While still not on par with the coverage police and firefighters receive, the new coverage does expand the benefits given to lifeguards, who are frequently placed in high-risk situations when performing rescues. Additionally, health care coverage is now expanded to protect against things like tuberculosis, pneumonia, meningitis and hernia. However, the coverage still does not extend to diseases contracted by exposure to contaminated water or serious illnesses such as heart attack and cancer.
Lifeguards have argued for some time that they are part of the fire department’s larger rescue network and should receive the same benefits as firefighters. Teamsters Local 911 and the Lifeguard Union’s leadership have been negotiating with the city to increase coverage for lifeguards.
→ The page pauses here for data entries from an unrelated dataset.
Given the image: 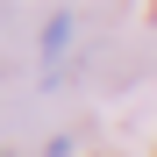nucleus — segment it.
<instances>
[{
	"label": "nucleus",
	"instance_id": "nucleus-1",
	"mask_svg": "<svg viewBox=\"0 0 157 157\" xmlns=\"http://www.w3.org/2000/svg\"><path fill=\"white\" fill-rule=\"evenodd\" d=\"M64 43H71V14H57V21H50V29H43V57H57Z\"/></svg>",
	"mask_w": 157,
	"mask_h": 157
}]
</instances>
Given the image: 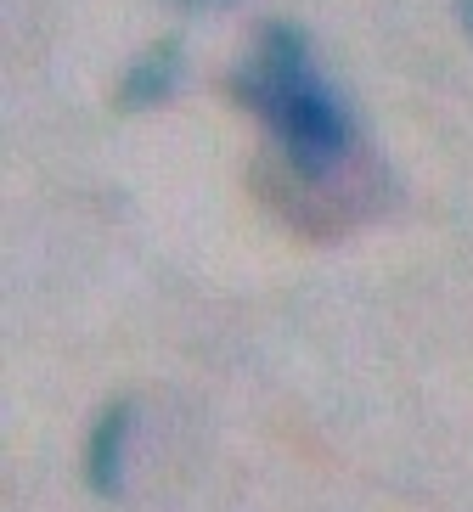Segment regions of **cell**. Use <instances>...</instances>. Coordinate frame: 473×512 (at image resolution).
<instances>
[{
	"label": "cell",
	"instance_id": "obj_1",
	"mask_svg": "<svg viewBox=\"0 0 473 512\" xmlns=\"http://www.w3.org/2000/svg\"><path fill=\"white\" fill-rule=\"evenodd\" d=\"M231 96L243 107H254L282 136L299 175H327V169H338L350 158V113L321 85L305 34L293 23H271L260 34L254 57L231 79Z\"/></svg>",
	"mask_w": 473,
	"mask_h": 512
},
{
	"label": "cell",
	"instance_id": "obj_2",
	"mask_svg": "<svg viewBox=\"0 0 473 512\" xmlns=\"http://www.w3.org/2000/svg\"><path fill=\"white\" fill-rule=\"evenodd\" d=\"M130 422H136V411H130V406H113V411H107V417L91 428V445H85V479H91L96 496H119Z\"/></svg>",
	"mask_w": 473,
	"mask_h": 512
},
{
	"label": "cell",
	"instance_id": "obj_3",
	"mask_svg": "<svg viewBox=\"0 0 473 512\" xmlns=\"http://www.w3.org/2000/svg\"><path fill=\"white\" fill-rule=\"evenodd\" d=\"M181 79V46H153L147 57L124 74V91H119V107H153L175 91Z\"/></svg>",
	"mask_w": 473,
	"mask_h": 512
},
{
	"label": "cell",
	"instance_id": "obj_4",
	"mask_svg": "<svg viewBox=\"0 0 473 512\" xmlns=\"http://www.w3.org/2000/svg\"><path fill=\"white\" fill-rule=\"evenodd\" d=\"M181 6H198L203 12V6H226V0H181Z\"/></svg>",
	"mask_w": 473,
	"mask_h": 512
},
{
	"label": "cell",
	"instance_id": "obj_5",
	"mask_svg": "<svg viewBox=\"0 0 473 512\" xmlns=\"http://www.w3.org/2000/svg\"><path fill=\"white\" fill-rule=\"evenodd\" d=\"M462 23H468V34H473V0H468V6H462Z\"/></svg>",
	"mask_w": 473,
	"mask_h": 512
}]
</instances>
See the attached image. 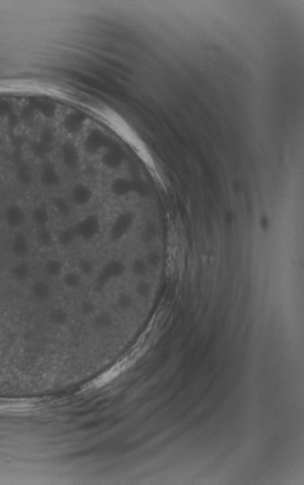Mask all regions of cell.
Instances as JSON below:
<instances>
[{
	"mask_svg": "<svg viewBox=\"0 0 304 485\" xmlns=\"http://www.w3.org/2000/svg\"><path fill=\"white\" fill-rule=\"evenodd\" d=\"M95 228H96L95 219L87 218L76 225L75 229V234L78 236H81L83 238H89L91 236H93Z\"/></svg>",
	"mask_w": 304,
	"mask_h": 485,
	"instance_id": "obj_5",
	"label": "cell"
},
{
	"mask_svg": "<svg viewBox=\"0 0 304 485\" xmlns=\"http://www.w3.org/2000/svg\"><path fill=\"white\" fill-rule=\"evenodd\" d=\"M44 271L46 276L49 277H58L64 276V265L57 258H49L44 264Z\"/></svg>",
	"mask_w": 304,
	"mask_h": 485,
	"instance_id": "obj_4",
	"label": "cell"
},
{
	"mask_svg": "<svg viewBox=\"0 0 304 485\" xmlns=\"http://www.w3.org/2000/svg\"><path fill=\"white\" fill-rule=\"evenodd\" d=\"M31 220L38 227H46L50 220V214L48 210L43 205L35 206L31 212Z\"/></svg>",
	"mask_w": 304,
	"mask_h": 485,
	"instance_id": "obj_3",
	"label": "cell"
},
{
	"mask_svg": "<svg viewBox=\"0 0 304 485\" xmlns=\"http://www.w3.org/2000/svg\"><path fill=\"white\" fill-rule=\"evenodd\" d=\"M11 252L15 258L20 259L25 258L29 254V241L23 232H19L15 234L11 244Z\"/></svg>",
	"mask_w": 304,
	"mask_h": 485,
	"instance_id": "obj_2",
	"label": "cell"
},
{
	"mask_svg": "<svg viewBox=\"0 0 304 485\" xmlns=\"http://www.w3.org/2000/svg\"><path fill=\"white\" fill-rule=\"evenodd\" d=\"M2 216L5 224L10 228H19L26 220V212L22 203L9 202L3 209Z\"/></svg>",
	"mask_w": 304,
	"mask_h": 485,
	"instance_id": "obj_1",
	"label": "cell"
},
{
	"mask_svg": "<svg viewBox=\"0 0 304 485\" xmlns=\"http://www.w3.org/2000/svg\"><path fill=\"white\" fill-rule=\"evenodd\" d=\"M75 235H76V234H75V230L67 229V230H65V231H63L60 234V243H61L62 245H68L70 242H73V240L75 238Z\"/></svg>",
	"mask_w": 304,
	"mask_h": 485,
	"instance_id": "obj_7",
	"label": "cell"
},
{
	"mask_svg": "<svg viewBox=\"0 0 304 485\" xmlns=\"http://www.w3.org/2000/svg\"><path fill=\"white\" fill-rule=\"evenodd\" d=\"M36 238H37L39 245L44 246V247H48L53 244V235H52L51 231L47 227L38 228Z\"/></svg>",
	"mask_w": 304,
	"mask_h": 485,
	"instance_id": "obj_6",
	"label": "cell"
}]
</instances>
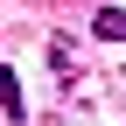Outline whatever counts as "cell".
Wrapping results in <instances>:
<instances>
[{
  "label": "cell",
  "mask_w": 126,
  "mask_h": 126,
  "mask_svg": "<svg viewBox=\"0 0 126 126\" xmlns=\"http://www.w3.org/2000/svg\"><path fill=\"white\" fill-rule=\"evenodd\" d=\"M0 98H7V119H14V126H21V119H28V105H21V77H14V70H7V77H0Z\"/></svg>",
  "instance_id": "obj_2"
},
{
  "label": "cell",
  "mask_w": 126,
  "mask_h": 126,
  "mask_svg": "<svg viewBox=\"0 0 126 126\" xmlns=\"http://www.w3.org/2000/svg\"><path fill=\"white\" fill-rule=\"evenodd\" d=\"M91 35L98 42H126V7H98L91 14Z\"/></svg>",
  "instance_id": "obj_1"
}]
</instances>
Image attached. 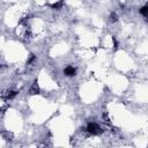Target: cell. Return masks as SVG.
<instances>
[{"label": "cell", "mask_w": 148, "mask_h": 148, "mask_svg": "<svg viewBox=\"0 0 148 148\" xmlns=\"http://www.w3.org/2000/svg\"><path fill=\"white\" fill-rule=\"evenodd\" d=\"M86 131H87L88 133L92 134V135L99 134V133L102 132V130H101L99 125H98V124H96V123H94V121H90V123H88V124H87V126H86Z\"/></svg>", "instance_id": "1"}, {"label": "cell", "mask_w": 148, "mask_h": 148, "mask_svg": "<svg viewBox=\"0 0 148 148\" xmlns=\"http://www.w3.org/2000/svg\"><path fill=\"white\" fill-rule=\"evenodd\" d=\"M64 74L68 77H72V76H75L76 75V68L72 65H68L64 68Z\"/></svg>", "instance_id": "2"}, {"label": "cell", "mask_w": 148, "mask_h": 148, "mask_svg": "<svg viewBox=\"0 0 148 148\" xmlns=\"http://www.w3.org/2000/svg\"><path fill=\"white\" fill-rule=\"evenodd\" d=\"M38 91H39V87H38V84H37V81H35V82L32 83V86L30 87L29 92H30L31 95H35V94H38Z\"/></svg>", "instance_id": "3"}, {"label": "cell", "mask_w": 148, "mask_h": 148, "mask_svg": "<svg viewBox=\"0 0 148 148\" xmlns=\"http://www.w3.org/2000/svg\"><path fill=\"white\" fill-rule=\"evenodd\" d=\"M139 13L143 16V17H148V5L147 6H143L139 9Z\"/></svg>", "instance_id": "4"}, {"label": "cell", "mask_w": 148, "mask_h": 148, "mask_svg": "<svg viewBox=\"0 0 148 148\" xmlns=\"http://www.w3.org/2000/svg\"><path fill=\"white\" fill-rule=\"evenodd\" d=\"M117 20H118V16H117V14H116L114 12H112V13L109 15V21H110L111 23H113V22H117Z\"/></svg>", "instance_id": "5"}, {"label": "cell", "mask_w": 148, "mask_h": 148, "mask_svg": "<svg viewBox=\"0 0 148 148\" xmlns=\"http://www.w3.org/2000/svg\"><path fill=\"white\" fill-rule=\"evenodd\" d=\"M16 95H17V91H15V90H10V91L7 92L6 98H7V99H12V98H14Z\"/></svg>", "instance_id": "6"}, {"label": "cell", "mask_w": 148, "mask_h": 148, "mask_svg": "<svg viewBox=\"0 0 148 148\" xmlns=\"http://www.w3.org/2000/svg\"><path fill=\"white\" fill-rule=\"evenodd\" d=\"M62 7V0H60L59 2H56V3H52L51 5V8H54V9H60Z\"/></svg>", "instance_id": "7"}, {"label": "cell", "mask_w": 148, "mask_h": 148, "mask_svg": "<svg viewBox=\"0 0 148 148\" xmlns=\"http://www.w3.org/2000/svg\"><path fill=\"white\" fill-rule=\"evenodd\" d=\"M35 60H36V57H35L34 54H30V56H29V59H28V62H27V64H28V65H30V64H32Z\"/></svg>", "instance_id": "8"}, {"label": "cell", "mask_w": 148, "mask_h": 148, "mask_svg": "<svg viewBox=\"0 0 148 148\" xmlns=\"http://www.w3.org/2000/svg\"><path fill=\"white\" fill-rule=\"evenodd\" d=\"M112 40H113V46H114V47H117V46H118V43H117L116 38H114V37H112Z\"/></svg>", "instance_id": "9"}]
</instances>
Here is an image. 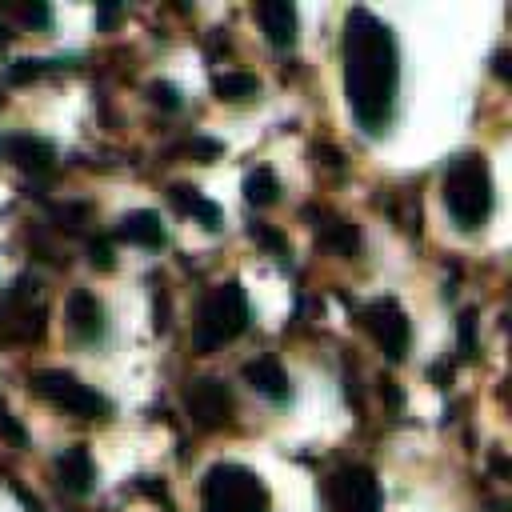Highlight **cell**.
<instances>
[{"instance_id": "1", "label": "cell", "mask_w": 512, "mask_h": 512, "mask_svg": "<svg viewBox=\"0 0 512 512\" xmlns=\"http://www.w3.org/2000/svg\"><path fill=\"white\" fill-rule=\"evenodd\" d=\"M344 100L364 136H384L400 108V44L396 32L368 8L344 12L340 36Z\"/></svg>"}, {"instance_id": "2", "label": "cell", "mask_w": 512, "mask_h": 512, "mask_svg": "<svg viewBox=\"0 0 512 512\" xmlns=\"http://www.w3.org/2000/svg\"><path fill=\"white\" fill-rule=\"evenodd\" d=\"M440 196H444V212L460 232H476L488 224L492 204H496V188H492V172L488 160L468 152L456 156L440 180Z\"/></svg>"}, {"instance_id": "3", "label": "cell", "mask_w": 512, "mask_h": 512, "mask_svg": "<svg viewBox=\"0 0 512 512\" xmlns=\"http://www.w3.org/2000/svg\"><path fill=\"white\" fill-rule=\"evenodd\" d=\"M252 320V308H248V296L236 280H224V284H212L196 308V328H192V348L200 356L232 344Z\"/></svg>"}, {"instance_id": "4", "label": "cell", "mask_w": 512, "mask_h": 512, "mask_svg": "<svg viewBox=\"0 0 512 512\" xmlns=\"http://www.w3.org/2000/svg\"><path fill=\"white\" fill-rule=\"evenodd\" d=\"M200 512H272V496L252 468L216 460L200 480Z\"/></svg>"}, {"instance_id": "5", "label": "cell", "mask_w": 512, "mask_h": 512, "mask_svg": "<svg viewBox=\"0 0 512 512\" xmlns=\"http://www.w3.org/2000/svg\"><path fill=\"white\" fill-rule=\"evenodd\" d=\"M28 388H32L40 400H48L52 408L72 412V416H80V420H108V416H112V400H108L100 388L84 384L80 376H72V372H64V368H40V372H32V376H28Z\"/></svg>"}, {"instance_id": "6", "label": "cell", "mask_w": 512, "mask_h": 512, "mask_svg": "<svg viewBox=\"0 0 512 512\" xmlns=\"http://www.w3.org/2000/svg\"><path fill=\"white\" fill-rule=\"evenodd\" d=\"M324 500H328V512H384L380 480L364 464L336 468L324 484Z\"/></svg>"}, {"instance_id": "7", "label": "cell", "mask_w": 512, "mask_h": 512, "mask_svg": "<svg viewBox=\"0 0 512 512\" xmlns=\"http://www.w3.org/2000/svg\"><path fill=\"white\" fill-rule=\"evenodd\" d=\"M360 324L364 332L376 340V348L388 356V360H404L408 344H412V324H408V312L392 300V296H376L360 308Z\"/></svg>"}, {"instance_id": "8", "label": "cell", "mask_w": 512, "mask_h": 512, "mask_svg": "<svg viewBox=\"0 0 512 512\" xmlns=\"http://www.w3.org/2000/svg\"><path fill=\"white\" fill-rule=\"evenodd\" d=\"M184 408H188V416H192L200 428H220V424L232 420V412H236V396H232V388H228L224 380H216V376H200V380L188 384V392H184Z\"/></svg>"}, {"instance_id": "9", "label": "cell", "mask_w": 512, "mask_h": 512, "mask_svg": "<svg viewBox=\"0 0 512 512\" xmlns=\"http://www.w3.org/2000/svg\"><path fill=\"white\" fill-rule=\"evenodd\" d=\"M64 324L68 332L80 340V344H100L108 336V312H104V300L88 288H76L68 300H64Z\"/></svg>"}, {"instance_id": "10", "label": "cell", "mask_w": 512, "mask_h": 512, "mask_svg": "<svg viewBox=\"0 0 512 512\" xmlns=\"http://www.w3.org/2000/svg\"><path fill=\"white\" fill-rule=\"evenodd\" d=\"M0 156L24 172H48L56 164V148L44 140V136H32V132H8L0 136Z\"/></svg>"}, {"instance_id": "11", "label": "cell", "mask_w": 512, "mask_h": 512, "mask_svg": "<svg viewBox=\"0 0 512 512\" xmlns=\"http://www.w3.org/2000/svg\"><path fill=\"white\" fill-rule=\"evenodd\" d=\"M244 384H248L256 396L272 400V404H284V400L292 396V380H288V372H284V364H280L276 356H256V360H248V364H244Z\"/></svg>"}, {"instance_id": "12", "label": "cell", "mask_w": 512, "mask_h": 512, "mask_svg": "<svg viewBox=\"0 0 512 512\" xmlns=\"http://www.w3.org/2000/svg\"><path fill=\"white\" fill-rule=\"evenodd\" d=\"M56 484L68 492V496H88L92 484H96V464H92V452L88 444H72L56 456Z\"/></svg>"}, {"instance_id": "13", "label": "cell", "mask_w": 512, "mask_h": 512, "mask_svg": "<svg viewBox=\"0 0 512 512\" xmlns=\"http://www.w3.org/2000/svg\"><path fill=\"white\" fill-rule=\"evenodd\" d=\"M112 236H116L120 244H132V248H164V244H168L164 220H160L156 212H148V208H136V212L120 216L116 228H112Z\"/></svg>"}, {"instance_id": "14", "label": "cell", "mask_w": 512, "mask_h": 512, "mask_svg": "<svg viewBox=\"0 0 512 512\" xmlns=\"http://www.w3.org/2000/svg\"><path fill=\"white\" fill-rule=\"evenodd\" d=\"M252 16H256V24L264 28V36H268L272 48H292V44H296L300 20H296V8H292V4H284V0H264V4L252 8Z\"/></svg>"}, {"instance_id": "15", "label": "cell", "mask_w": 512, "mask_h": 512, "mask_svg": "<svg viewBox=\"0 0 512 512\" xmlns=\"http://www.w3.org/2000/svg\"><path fill=\"white\" fill-rule=\"evenodd\" d=\"M168 200L184 212V216H192V220H200L208 232H216V228H224V212H220V204H212L200 188H188V184H172L168 188Z\"/></svg>"}, {"instance_id": "16", "label": "cell", "mask_w": 512, "mask_h": 512, "mask_svg": "<svg viewBox=\"0 0 512 512\" xmlns=\"http://www.w3.org/2000/svg\"><path fill=\"white\" fill-rule=\"evenodd\" d=\"M316 236H320V244H328V248L340 252V256H356V252H360V232H356L348 220H340V216L320 212V216H316Z\"/></svg>"}, {"instance_id": "17", "label": "cell", "mask_w": 512, "mask_h": 512, "mask_svg": "<svg viewBox=\"0 0 512 512\" xmlns=\"http://www.w3.org/2000/svg\"><path fill=\"white\" fill-rule=\"evenodd\" d=\"M212 88H216V96L228 100V104H248V100L260 96V80H256L252 72H220V76L212 80Z\"/></svg>"}, {"instance_id": "18", "label": "cell", "mask_w": 512, "mask_h": 512, "mask_svg": "<svg viewBox=\"0 0 512 512\" xmlns=\"http://www.w3.org/2000/svg\"><path fill=\"white\" fill-rule=\"evenodd\" d=\"M276 196H280V180H276V172L268 164H260V168H252L244 176V200L248 204L268 208V204H276Z\"/></svg>"}, {"instance_id": "19", "label": "cell", "mask_w": 512, "mask_h": 512, "mask_svg": "<svg viewBox=\"0 0 512 512\" xmlns=\"http://www.w3.org/2000/svg\"><path fill=\"white\" fill-rule=\"evenodd\" d=\"M24 28H48L52 24V8L48 4H12L8 8Z\"/></svg>"}, {"instance_id": "20", "label": "cell", "mask_w": 512, "mask_h": 512, "mask_svg": "<svg viewBox=\"0 0 512 512\" xmlns=\"http://www.w3.org/2000/svg\"><path fill=\"white\" fill-rule=\"evenodd\" d=\"M148 100L156 104V108H164V112H176L184 100H180V88L176 84H168V80H152L148 84Z\"/></svg>"}, {"instance_id": "21", "label": "cell", "mask_w": 512, "mask_h": 512, "mask_svg": "<svg viewBox=\"0 0 512 512\" xmlns=\"http://www.w3.org/2000/svg\"><path fill=\"white\" fill-rule=\"evenodd\" d=\"M88 264L100 268V272H108V268L116 264V260H112V244H108V240H92V244H88Z\"/></svg>"}, {"instance_id": "22", "label": "cell", "mask_w": 512, "mask_h": 512, "mask_svg": "<svg viewBox=\"0 0 512 512\" xmlns=\"http://www.w3.org/2000/svg\"><path fill=\"white\" fill-rule=\"evenodd\" d=\"M252 236H256L260 244H268V248H272L276 256H284V252H288V244H284V240H280V236H276V232H272L268 224H252Z\"/></svg>"}, {"instance_id": "23", "label": "cell", "mask_w": 512, "mask_h": 512, "mask_svg": "<svg viewBox=\"0 0 512 512\" xmlns=\"http://www.w3.org/2000/svg\"><path fill=\"white\" fill-rule=\"evenodd\" d=\"M0 432H4L8 440H16V444L24 440V432H20V424H16L12 416H8V408H4V404H0Z\"/></svg>"}]
</instances>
While it may be someone else’s fault that you are injured, having your own coverage is never a bad idea. It may take some time to prove that someone else is liable for your injuries, and in the meantime, your own insurance coverage may pay your medical bills and some other expenses.
However, even if you have insurance coverage, you should still explore the possibility of filing a personal injury lawsuit if someone else is responsible for your injuries. In many cases, successful personal injury claims are filed even after the victim’s own health insurance has paid part or all of the expenses.
Depending on the circumstances of your case, your insurance company may subrogate your claim and take part of your settlement if you win against the negligent party. This is because your insurance policy may contain a clause that allows the company to take part of your personal injury payments to reimburse them for the money they advanced for your treatment. However, this is not always the case. Your personal injury attorney can help you determine if your policy contains a subrogation clause.